_TESTO FORNITO_:
┌──
I limiti strutturali dell'azione europea

Anche se dovessero essere approvate, le sanzioni UE contro Israele presentano limiti strutturali significativi. A differenza delle misure contro la Russia per l'invasione dell'Ucraina, Israele può contare sul sostegno incondizionato degli Stati Uniti, che forniscono oltre 3 miliardi di dollari di aiuti militari annui.

Inoltre, diversi esperti sottolineano che sanzioni parziali rischiano di essere più simboliche che sostanziali, specialmente se non accompagnate da un embargo totale sulle armi - misura che appare impossibile dato il veto tedesco.

La proposta della Commissione rappresenta comunque uno spartiacque storico nella politica europea verso il Medio Oriente. Per la prima volta dal 1948, l'UE considera seriamente misure punitive contro Israele, segnalando un cambio di paradigma nell'approccio occidentale al conflitto israelo-palestinese.
└──
_VOCI ELENCATE_:
┌──
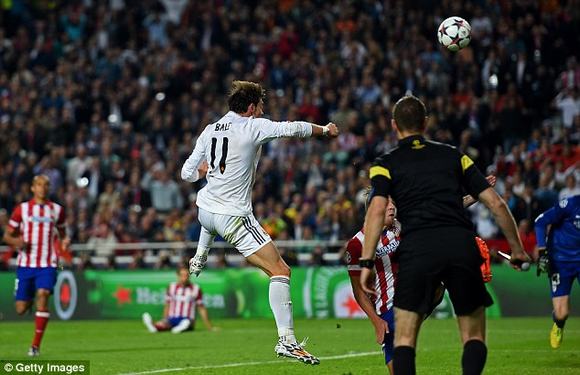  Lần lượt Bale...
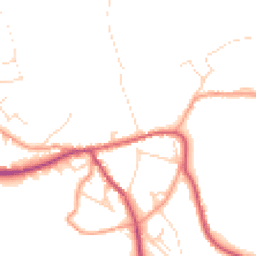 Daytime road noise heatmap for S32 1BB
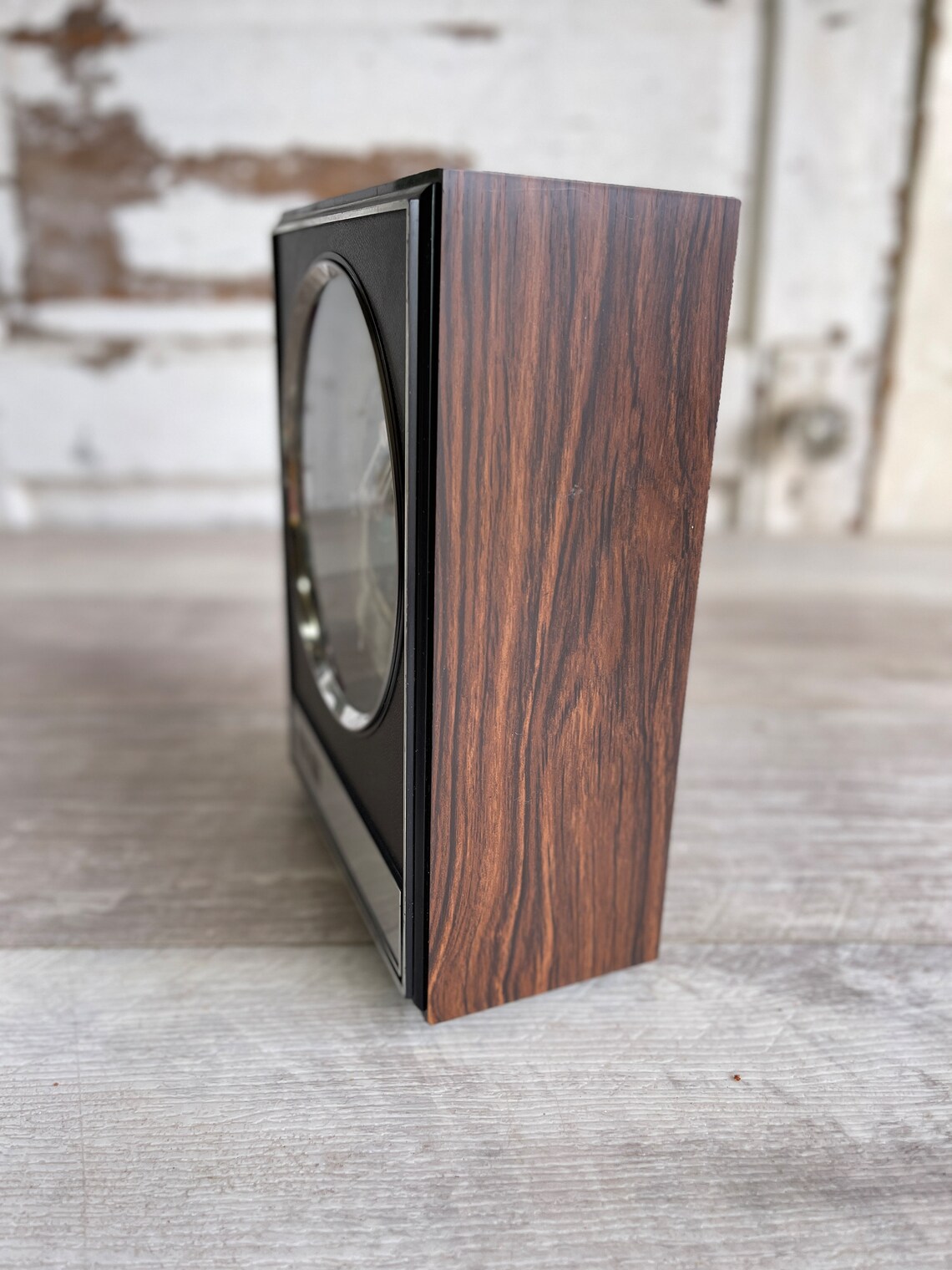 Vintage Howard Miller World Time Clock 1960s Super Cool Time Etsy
└──
┌──
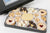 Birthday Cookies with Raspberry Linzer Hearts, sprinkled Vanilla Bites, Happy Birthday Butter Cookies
└──
┌──
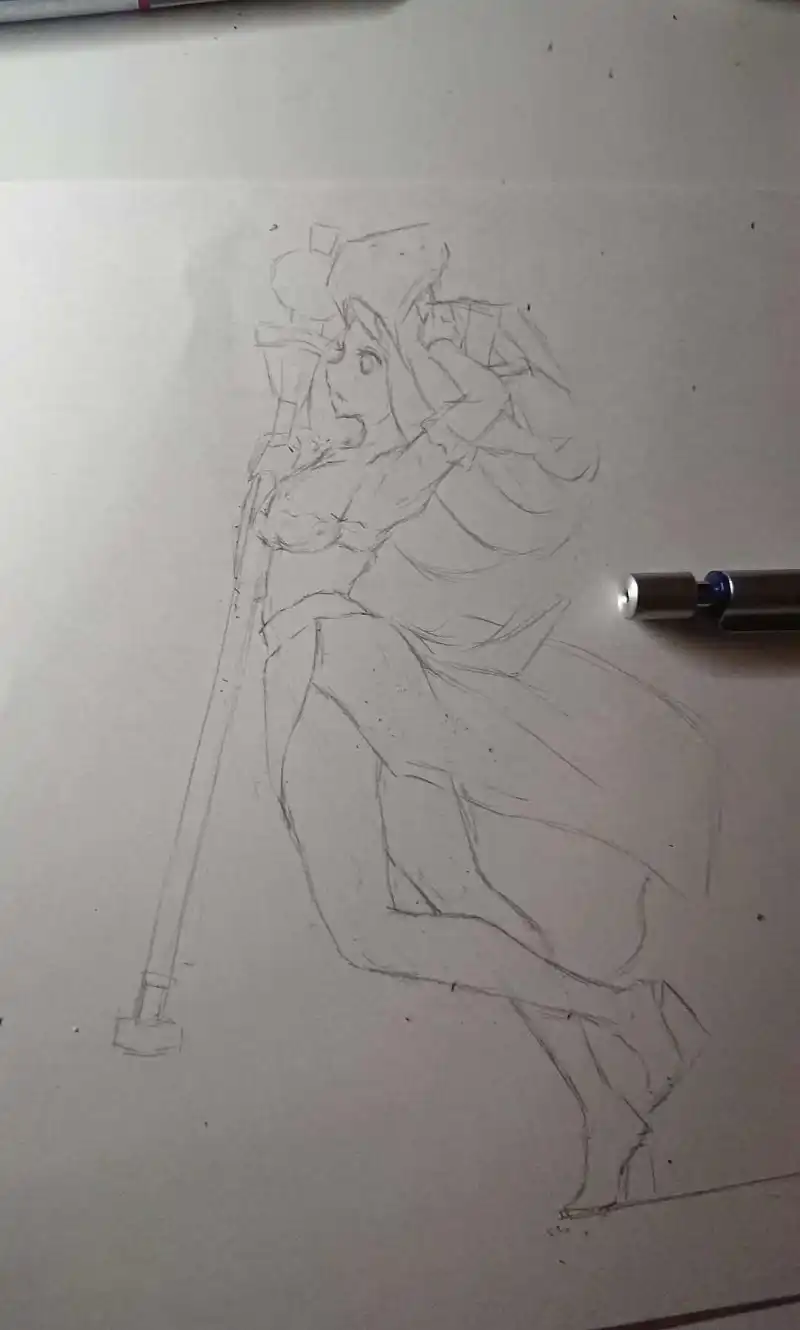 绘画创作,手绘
└──
_DESCRIZIONE DEL COMPITO_:
Trasforma in un elenco puntato il paragrafo del testo fornito che inizia con «Anche se dovessero essere approvate», mantenendone i fatti principali.

_SOLUZIONE_:
- Le sanzioni UE contro Israele, anche se approvate, avrebbero limiti strutturali significativi.
- A differenza delle misure contro la Russia per l'invasione dell'Ucraina, Israele può contare sul sostegno incondizionato degli Stati Uniti.
- Gli Stati Uniti forniscono a Israele oltre 3 miliardi di dollari di aiuti militari all'anno.